Task instructions =>
Copy out each line of the data that includes the string "United".

Data for this exercise =>

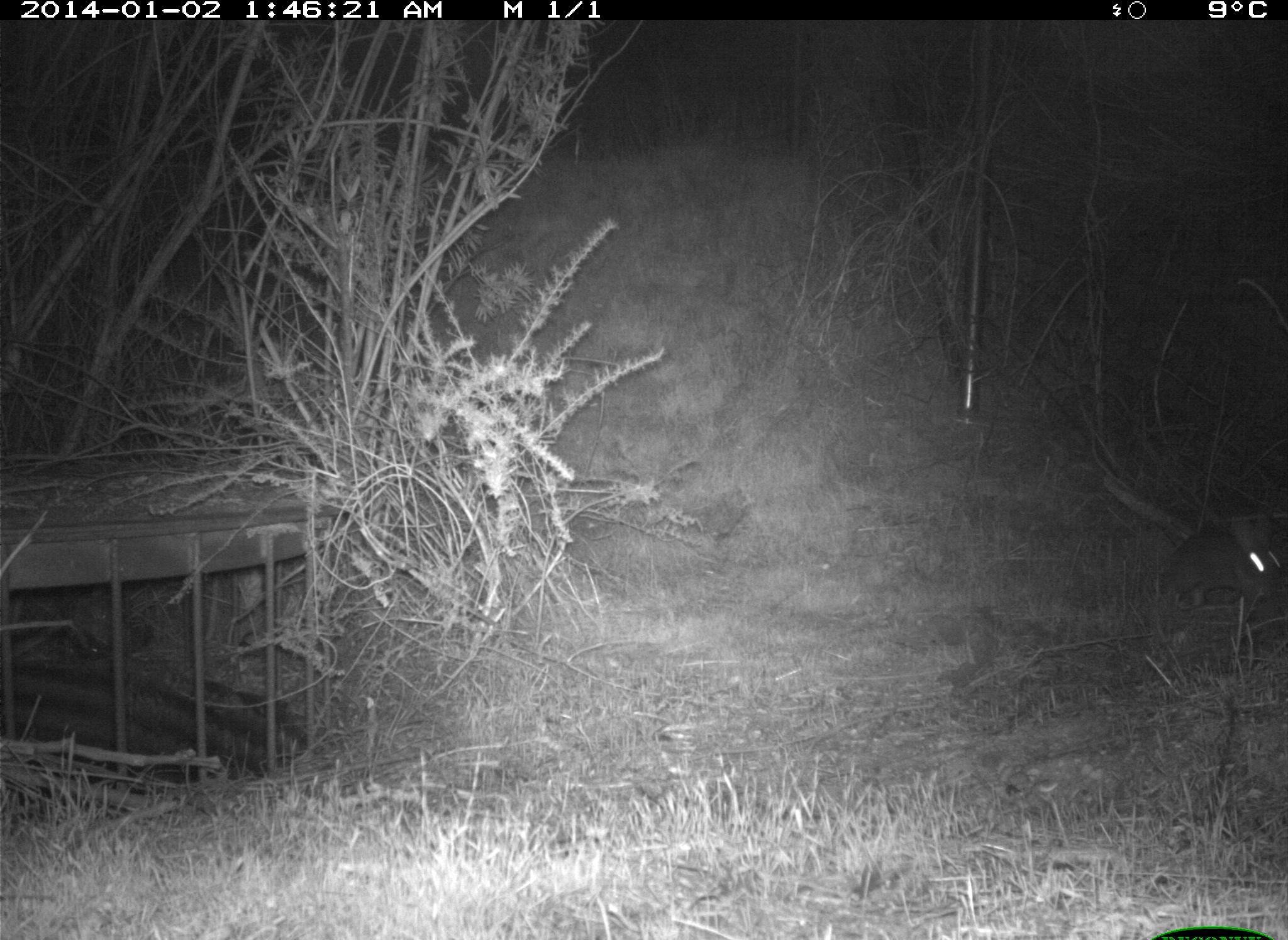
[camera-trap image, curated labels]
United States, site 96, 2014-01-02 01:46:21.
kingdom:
---
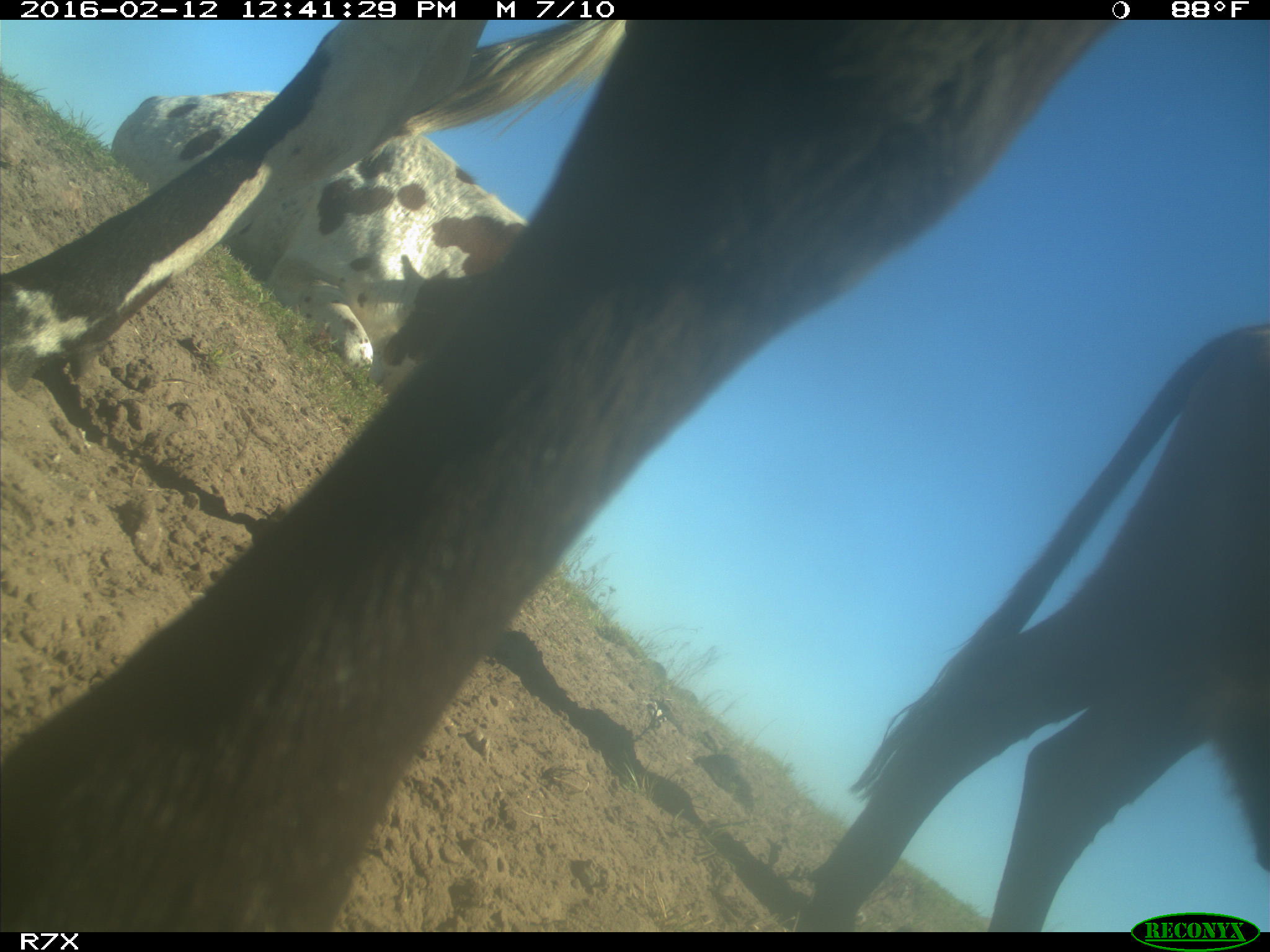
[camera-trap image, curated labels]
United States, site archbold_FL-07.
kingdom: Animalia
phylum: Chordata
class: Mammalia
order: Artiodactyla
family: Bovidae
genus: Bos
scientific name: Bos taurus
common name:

Task answer =>
United States, site 96, 2014-01-02 01:46:21.
United States, site archbold_FL-07.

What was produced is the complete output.